The Court allowed an appeal by the appellant physician, finding that a Discipline Committee of the College of Physicians and Surgeons of Ontario (the “Committee”) was not entitled to permanently restrict his practice to male patients. While the Committee has jurisdiction to impose terms, conditions and limitations on a member’s certificate of registration for either a “specified or indefinite period of time”, indefinite does not mean permanent but rather means unspecified or undefined and may be subject to variation.

28. October 2008 0

Administrative law – Decisions of administrative tribunals – College of Physicians and Surgeons – Physicians and Surgeons – Disciplinary proceedings – Professional misconduct / conduct unbecoming – Penalties and suspensions – Permanent vs. indefinite – Judicial review – Jurisdiction

Li v. College of Physicians and Surgeons of Ontario, [2008] O.J. No. 2975, Ontario Superior Court of Justice, July 28, 2008, J.H. Brockenshire, S.N. Lederman and K.E. Swinton JJ.

The appellant, a general practitioner, had been sanctioned by the College of Physicians and Surgeons of Ontario (the “College”) in 1996 for failing to maintain the standards of practice after he acknowledged at that time he had performed a breast examination from behind. The sanction included a three-month suspension and a requirement that the appellant attend a course of breast examination which he completed. In 1999, the College received additional complaints that the appellant had conducted similar types of breast examinations and proceeded with a hearing before a Discipline Committee (the “Committee”) where the appellant admitted he conducted the examination on one of the complainants with her standing with her back to him. He maintained he sometimes used this method as he believed it effective in detecting breast lumps.

The Committee convicted the appellant of failing to maintain the standard of practice and disgraceful, dishonourable, and unprofessional conduct. The penalty included a 24-month suspension, further education and therapy, and a permanent restriction on the appellant’s practice to male patients. By way of a subsequent clarification, the Committee confirmed that the restriction was to be permanent or, in other words, purported to preclude the appellant from ever applying to lift or vary this restriction, regardless of any future change in circumstances. The appellant appealed this aspect of the Committee’s order on penalty.

On appeal, the Court noted that the Discipline Committee had jurisdiction to impose terms, conditions and limitations on a member’s certificate of registration for either “a specified or indefinite period of time” under the Health Professions Procedure Code (“HPPC”), being Schedule 2 of the Regulated Health Professions Act, S.O. 1991, c.18 (the “Act”). However, the Committee incorrectly interpreted the phrase “indefinite period of time” as allowing for a permanent limitation as the word “indefinite” does not mean “permanent” but rather means unspecified or undefined. Moreover, in the context of criminal punishment, the word “indefinite” is generally understood to mean for an unspecified or undefined period of time and that an indefinite sentence of punishment may be varied at a later time. Even under the context of the HPPC as a whole, it is clear that even revocation, the most serious penalty, is not necessarily permanent and the member is entitled for re-instatement after one year, or after 5 years in the case of sexual abuse. It would be incongruous to allow a member the opportunity to seek reinstatement after the most serious penalties, but permit a lesser term, condition and limitation be permanent, regardless of whether any future changes of circumstances (including rehabilitation) may render the term no longer necessary or inappropriate. For these reasons, the Discipline Committee had no jurisdiction to impose a permanent term, condition and limitation to the Appellant’s certification of registration.
******************************
List of tasks
A. Write out the stretch of the case summary from "The appellant, a" through "detecting breast lumps.".
B. In the case summary, how long was the suspension the Discipline Committee imposed on the appellant after the 1999 complaints?
The records have no connection to the case summary.
******************************
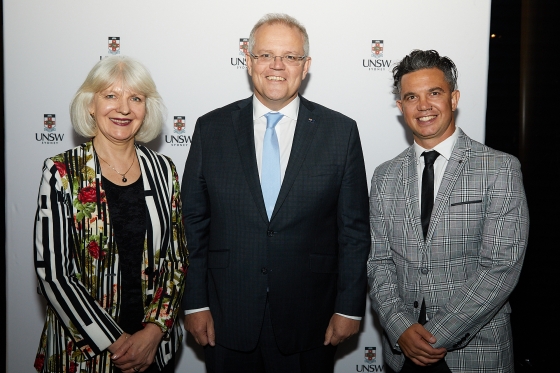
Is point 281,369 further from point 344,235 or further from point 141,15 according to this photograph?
point 141,15

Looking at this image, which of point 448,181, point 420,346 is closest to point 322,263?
point 420,346

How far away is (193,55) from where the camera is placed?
299 centimetres

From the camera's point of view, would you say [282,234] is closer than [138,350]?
No

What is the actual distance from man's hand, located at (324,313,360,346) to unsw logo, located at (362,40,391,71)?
1.54 m

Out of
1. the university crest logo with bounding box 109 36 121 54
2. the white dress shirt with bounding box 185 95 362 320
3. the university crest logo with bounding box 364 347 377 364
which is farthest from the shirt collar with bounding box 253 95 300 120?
the university crest logo with bounding box 364 347 377 364

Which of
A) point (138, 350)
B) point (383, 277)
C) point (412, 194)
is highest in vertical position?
point (412, 194)

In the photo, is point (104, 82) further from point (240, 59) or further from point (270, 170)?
point (240, 59)

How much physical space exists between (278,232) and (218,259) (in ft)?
0.97

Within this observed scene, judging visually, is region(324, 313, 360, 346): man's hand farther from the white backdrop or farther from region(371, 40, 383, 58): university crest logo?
region(371, 40, 383, 58): university crest logo

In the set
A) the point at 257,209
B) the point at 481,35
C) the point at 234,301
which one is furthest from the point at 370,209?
the point at 481,35

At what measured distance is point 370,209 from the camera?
231 centimetres

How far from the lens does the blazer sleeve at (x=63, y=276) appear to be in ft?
5.92

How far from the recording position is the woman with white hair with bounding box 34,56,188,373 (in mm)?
1821

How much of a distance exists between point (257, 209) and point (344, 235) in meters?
0.40
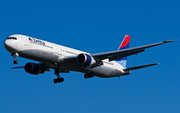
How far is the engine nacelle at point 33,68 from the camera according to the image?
147 feet

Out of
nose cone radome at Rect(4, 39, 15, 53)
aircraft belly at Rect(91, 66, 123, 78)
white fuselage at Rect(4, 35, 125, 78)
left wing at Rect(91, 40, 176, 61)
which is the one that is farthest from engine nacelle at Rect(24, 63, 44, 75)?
left wing at Rect(91, 40, 176, 61)

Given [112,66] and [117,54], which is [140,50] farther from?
[112,66]

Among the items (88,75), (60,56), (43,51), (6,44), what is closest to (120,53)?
(88,75)

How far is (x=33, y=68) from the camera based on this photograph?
1759 inches

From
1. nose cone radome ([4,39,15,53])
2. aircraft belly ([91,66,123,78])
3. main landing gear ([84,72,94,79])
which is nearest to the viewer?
nose cone radome ([4,39,15,53])

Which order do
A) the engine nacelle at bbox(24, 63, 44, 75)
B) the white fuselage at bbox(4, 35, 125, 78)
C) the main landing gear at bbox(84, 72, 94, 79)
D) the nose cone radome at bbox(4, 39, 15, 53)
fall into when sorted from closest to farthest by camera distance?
1. the nose cone radome at bbox(4, 39, 15, 53)
2. the white fuselage at bbox(4, 35, 125, 78)
3. the main landing gear at bbox(84, 72, 94, 79)
4. the engine nacelle at bbox(24, 63, 44, 75)

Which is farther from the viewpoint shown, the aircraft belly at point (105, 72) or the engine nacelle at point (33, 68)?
the engine nacelle at point (33, 68)

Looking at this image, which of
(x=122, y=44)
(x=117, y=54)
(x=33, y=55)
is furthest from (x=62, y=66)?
(x=122, y=44)

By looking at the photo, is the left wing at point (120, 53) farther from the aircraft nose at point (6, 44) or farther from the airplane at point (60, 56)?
the aircraft nose at point (6, 44)

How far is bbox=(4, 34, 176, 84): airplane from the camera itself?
37.7 metres

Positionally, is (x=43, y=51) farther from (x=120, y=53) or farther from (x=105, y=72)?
(x=105, y=72)

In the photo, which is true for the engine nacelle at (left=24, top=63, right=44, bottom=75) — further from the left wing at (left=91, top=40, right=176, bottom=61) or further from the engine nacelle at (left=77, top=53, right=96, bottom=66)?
the left wing at (left=91, top=40, right=176, bottom=61)

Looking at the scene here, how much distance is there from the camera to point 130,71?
49.8 m

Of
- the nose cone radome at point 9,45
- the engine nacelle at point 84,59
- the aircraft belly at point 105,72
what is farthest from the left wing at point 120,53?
the nose cone radome at point 9,45
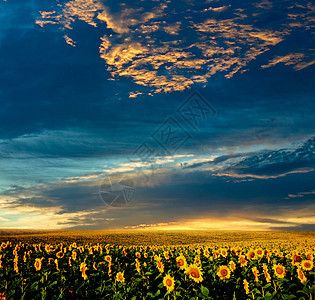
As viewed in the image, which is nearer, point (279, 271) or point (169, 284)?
point (169, 284)

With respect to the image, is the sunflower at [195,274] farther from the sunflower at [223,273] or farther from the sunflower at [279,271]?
the sunflower at [279,271]

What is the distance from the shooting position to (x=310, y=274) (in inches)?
355

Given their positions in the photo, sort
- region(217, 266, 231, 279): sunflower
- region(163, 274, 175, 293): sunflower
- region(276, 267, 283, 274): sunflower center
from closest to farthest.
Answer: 1. region(163, 274, 175, 293): sunflower
2. region(276, 267, 283, 274): sunflower center
3. region(217, 266, 231, 279): sunflower

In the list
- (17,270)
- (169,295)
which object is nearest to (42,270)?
(17,270)

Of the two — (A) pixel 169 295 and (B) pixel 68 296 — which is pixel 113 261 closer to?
(B) pixel 68 296

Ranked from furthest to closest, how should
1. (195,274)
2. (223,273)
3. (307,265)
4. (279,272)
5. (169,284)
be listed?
(307,265)
(223,273)
(279,272)
(195,274)
(169,284)

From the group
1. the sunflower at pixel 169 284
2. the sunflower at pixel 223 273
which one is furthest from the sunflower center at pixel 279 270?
the sunflower at pixel 169 284

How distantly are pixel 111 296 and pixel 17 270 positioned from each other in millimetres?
4600

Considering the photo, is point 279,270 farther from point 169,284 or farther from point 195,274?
point 169,284

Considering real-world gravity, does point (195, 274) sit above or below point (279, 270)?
above

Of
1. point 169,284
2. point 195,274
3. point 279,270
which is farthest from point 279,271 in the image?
point 169,284

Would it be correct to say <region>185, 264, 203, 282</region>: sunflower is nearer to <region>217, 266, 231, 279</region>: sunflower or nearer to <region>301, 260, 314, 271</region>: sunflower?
<region>217, 266, 231, 279</region>: sunflower

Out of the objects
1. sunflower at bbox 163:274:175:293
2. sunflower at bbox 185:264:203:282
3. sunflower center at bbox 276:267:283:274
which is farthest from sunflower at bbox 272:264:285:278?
sunflower at bbox 163:274:175:293

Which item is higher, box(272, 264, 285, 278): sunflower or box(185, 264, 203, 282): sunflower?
box(185, 264, 203, 282): sunflower
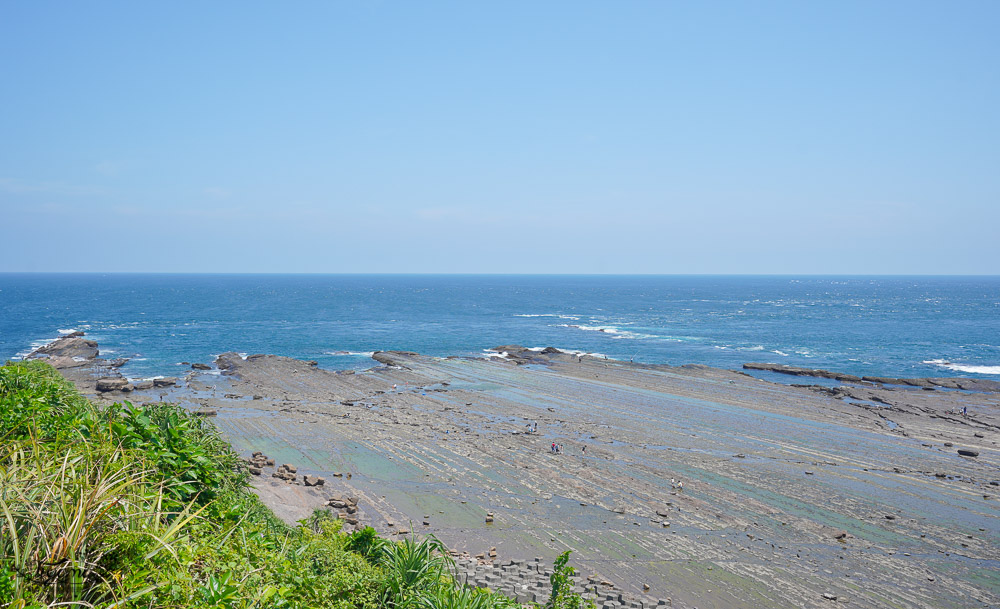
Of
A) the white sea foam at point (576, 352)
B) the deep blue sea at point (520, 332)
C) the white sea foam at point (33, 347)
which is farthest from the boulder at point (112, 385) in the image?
the white sea foam at point (576, 352)

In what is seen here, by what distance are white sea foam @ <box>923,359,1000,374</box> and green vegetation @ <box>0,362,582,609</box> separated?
71.0m

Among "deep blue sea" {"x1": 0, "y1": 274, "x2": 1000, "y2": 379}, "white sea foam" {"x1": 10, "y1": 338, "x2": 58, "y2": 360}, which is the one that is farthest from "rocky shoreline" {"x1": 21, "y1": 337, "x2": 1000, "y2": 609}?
"deep blue sea" {"x1": 0, "y1": 274, "x2": 1000, "y2": 379}

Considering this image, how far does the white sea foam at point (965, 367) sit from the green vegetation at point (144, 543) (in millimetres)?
70998

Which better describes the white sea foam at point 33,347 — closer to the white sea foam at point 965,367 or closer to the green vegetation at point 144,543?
the green vegetation at point 144,543

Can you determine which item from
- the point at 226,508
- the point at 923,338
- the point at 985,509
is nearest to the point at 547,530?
the point at 226,508

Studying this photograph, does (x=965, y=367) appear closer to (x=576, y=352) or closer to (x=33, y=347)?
(x=576, y=352)

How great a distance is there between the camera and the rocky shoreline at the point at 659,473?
61.2 feet

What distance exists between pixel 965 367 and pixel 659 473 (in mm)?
56603

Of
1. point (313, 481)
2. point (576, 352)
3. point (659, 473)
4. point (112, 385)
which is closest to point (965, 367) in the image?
point (576, 352)

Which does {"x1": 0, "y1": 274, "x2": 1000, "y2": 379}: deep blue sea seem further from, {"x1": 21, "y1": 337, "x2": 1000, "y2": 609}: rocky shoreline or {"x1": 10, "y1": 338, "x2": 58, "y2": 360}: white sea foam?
{"x1": 21, "y1": 337, "x2": 1000, "y2": 609}: rocky shoreline

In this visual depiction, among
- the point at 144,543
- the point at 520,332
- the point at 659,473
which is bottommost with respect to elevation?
the point at 659,473

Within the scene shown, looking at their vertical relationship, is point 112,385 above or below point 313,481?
above

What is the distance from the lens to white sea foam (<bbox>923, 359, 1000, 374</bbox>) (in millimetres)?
58719

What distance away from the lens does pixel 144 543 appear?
5.33m
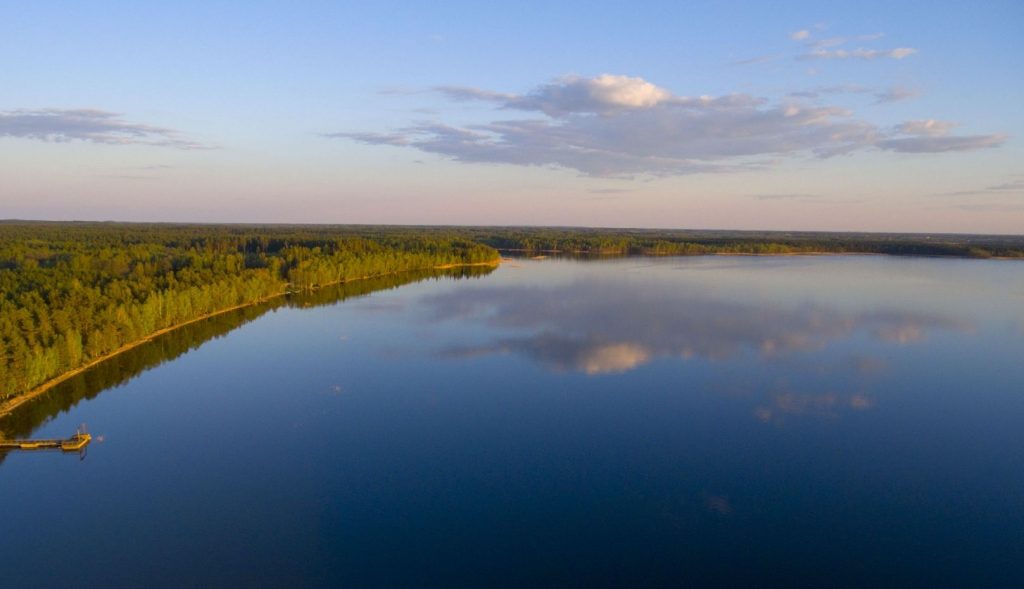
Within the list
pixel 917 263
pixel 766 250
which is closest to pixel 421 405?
pixel 917 263

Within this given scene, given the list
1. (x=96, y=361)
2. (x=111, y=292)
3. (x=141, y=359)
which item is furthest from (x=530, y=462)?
(x=111, y=292)

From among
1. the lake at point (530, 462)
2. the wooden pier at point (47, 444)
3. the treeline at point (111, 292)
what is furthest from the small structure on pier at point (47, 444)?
the treeline at point (111, 292)

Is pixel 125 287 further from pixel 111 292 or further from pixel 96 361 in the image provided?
pixel 96 361

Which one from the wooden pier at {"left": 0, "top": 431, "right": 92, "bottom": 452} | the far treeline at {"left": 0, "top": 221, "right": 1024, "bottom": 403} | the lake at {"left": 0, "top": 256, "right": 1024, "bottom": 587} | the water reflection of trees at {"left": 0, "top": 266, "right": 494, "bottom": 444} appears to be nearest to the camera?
the lake at {"left": 0, "top": 256, "right": 1024, "bottom": 587}

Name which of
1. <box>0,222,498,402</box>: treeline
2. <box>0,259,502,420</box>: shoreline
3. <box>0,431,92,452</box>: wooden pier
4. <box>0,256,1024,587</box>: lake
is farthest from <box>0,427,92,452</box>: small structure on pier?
<box>0,222,498,402</box>: treeline

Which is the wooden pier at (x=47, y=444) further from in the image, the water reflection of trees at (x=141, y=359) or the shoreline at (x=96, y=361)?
the shoreline at (x=96, y=361)

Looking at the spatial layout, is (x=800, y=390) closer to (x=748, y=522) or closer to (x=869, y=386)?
(x=869, y=386)

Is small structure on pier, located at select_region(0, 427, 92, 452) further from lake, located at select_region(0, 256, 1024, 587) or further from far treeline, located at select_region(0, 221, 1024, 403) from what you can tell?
far treeline, located at select_region(0, 221, 1024, 403)
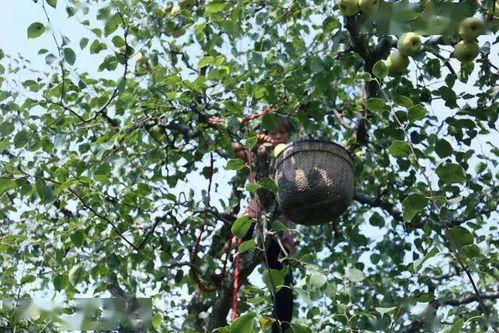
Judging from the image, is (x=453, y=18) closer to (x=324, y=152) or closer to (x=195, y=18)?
(x=324, y=152)

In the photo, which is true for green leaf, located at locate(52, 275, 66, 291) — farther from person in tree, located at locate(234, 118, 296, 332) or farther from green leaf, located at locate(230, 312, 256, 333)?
green leaf, located at locate(230, 312, 256, 333)

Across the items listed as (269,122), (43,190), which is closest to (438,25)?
(269,122)

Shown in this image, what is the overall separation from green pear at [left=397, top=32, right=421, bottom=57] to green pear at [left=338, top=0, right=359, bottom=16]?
0.27 metres

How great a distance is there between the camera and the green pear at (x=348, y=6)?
109 inches

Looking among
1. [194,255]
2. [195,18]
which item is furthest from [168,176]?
[195,18]

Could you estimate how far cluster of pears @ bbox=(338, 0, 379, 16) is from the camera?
270 cm

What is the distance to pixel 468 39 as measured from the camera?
8.46ft

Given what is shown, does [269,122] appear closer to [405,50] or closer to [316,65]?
[316,65]

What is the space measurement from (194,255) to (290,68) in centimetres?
91

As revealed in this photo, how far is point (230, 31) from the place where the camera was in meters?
3.10

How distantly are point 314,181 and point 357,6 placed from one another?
0.67 meters

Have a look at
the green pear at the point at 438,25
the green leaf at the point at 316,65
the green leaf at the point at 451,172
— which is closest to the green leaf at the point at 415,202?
the green leaf at the point at 451,172

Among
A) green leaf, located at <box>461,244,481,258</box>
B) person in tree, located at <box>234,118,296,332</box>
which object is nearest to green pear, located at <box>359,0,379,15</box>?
person in tree, located at <box>234,118,296,332</box>

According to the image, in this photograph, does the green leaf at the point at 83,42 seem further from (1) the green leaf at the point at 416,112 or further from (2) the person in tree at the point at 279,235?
(1) the green leaf at the point at 416,112
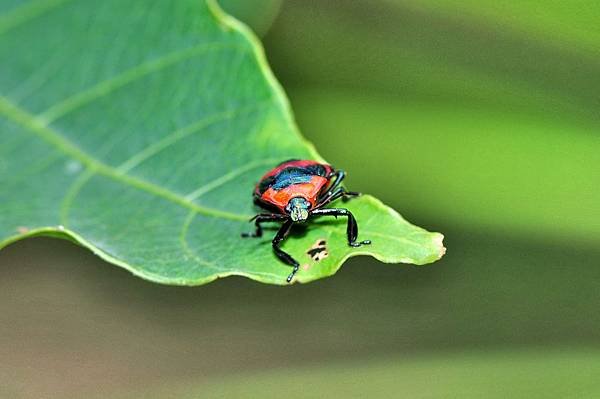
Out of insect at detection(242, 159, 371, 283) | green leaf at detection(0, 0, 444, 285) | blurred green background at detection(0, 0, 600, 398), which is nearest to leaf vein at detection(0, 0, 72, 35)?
green leaf at detection(0, 0, 444, 285)

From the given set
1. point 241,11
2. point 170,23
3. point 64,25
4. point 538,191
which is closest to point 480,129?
point 538,191

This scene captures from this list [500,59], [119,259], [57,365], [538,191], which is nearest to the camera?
[119,259]

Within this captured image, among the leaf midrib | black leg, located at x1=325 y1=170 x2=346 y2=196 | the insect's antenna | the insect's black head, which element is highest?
black leg, located at x1=325 y1=170 x2=346 y2=196

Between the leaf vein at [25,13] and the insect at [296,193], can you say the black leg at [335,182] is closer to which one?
the insect at [296,193]

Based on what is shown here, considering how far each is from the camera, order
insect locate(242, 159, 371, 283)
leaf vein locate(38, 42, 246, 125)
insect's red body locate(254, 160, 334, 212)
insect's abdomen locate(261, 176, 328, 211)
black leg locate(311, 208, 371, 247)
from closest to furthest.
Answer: black leg locate(311, 208, 371, 247) → leaf vein locate(38, 42, 246, 125) → insect locate(242, 159, 371, 283) → insect's red body locate(254, 160, 334, 212) → insect's abdomen locate(261, 176, 328, 211)

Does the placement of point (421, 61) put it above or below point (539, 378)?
above

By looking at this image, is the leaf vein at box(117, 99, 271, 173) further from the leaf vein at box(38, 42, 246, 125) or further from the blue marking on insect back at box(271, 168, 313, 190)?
the blue marking on insect back at box(271, 168, 313, 190)

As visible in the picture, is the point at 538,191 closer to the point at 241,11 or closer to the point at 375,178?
the point at 375,178

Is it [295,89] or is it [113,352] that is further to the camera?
[113,352]
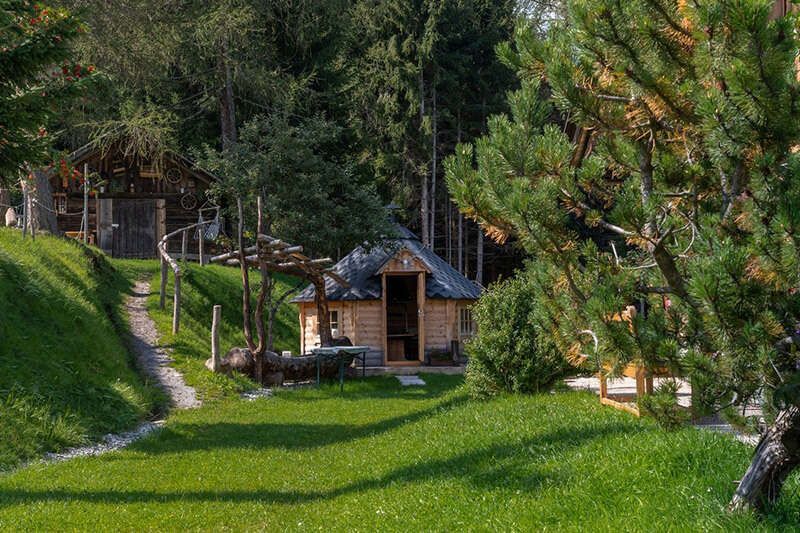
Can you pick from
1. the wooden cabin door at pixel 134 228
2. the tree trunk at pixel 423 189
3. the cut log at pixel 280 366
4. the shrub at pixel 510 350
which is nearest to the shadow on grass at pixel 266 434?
the shrub at pixel 510 350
******************************
Exercise solutions
A.
The appellant, a general practitioner, had been sanctioned by the College of Physicians and Surgeons of Ontario (the “College”) in 1996 for failing to maintain the standards of practice after he acknowledged at that time he had performed a breast examination from behind. The sanction included a three-month suspension and a requirement that the appellant attend a course of breast examination which he completed. In 1999, the College received additional complaints that the appellant had conducted similar types of breast examinations and proceeded with a hearing before a Discipline Committee (the “Committee”) where the appellant admitted he conducted the examination on one of the complainants with her standing with her back to him. He maintained he sometimes used this method as he believed it effective in detecting breast lumps.

B. 24 months.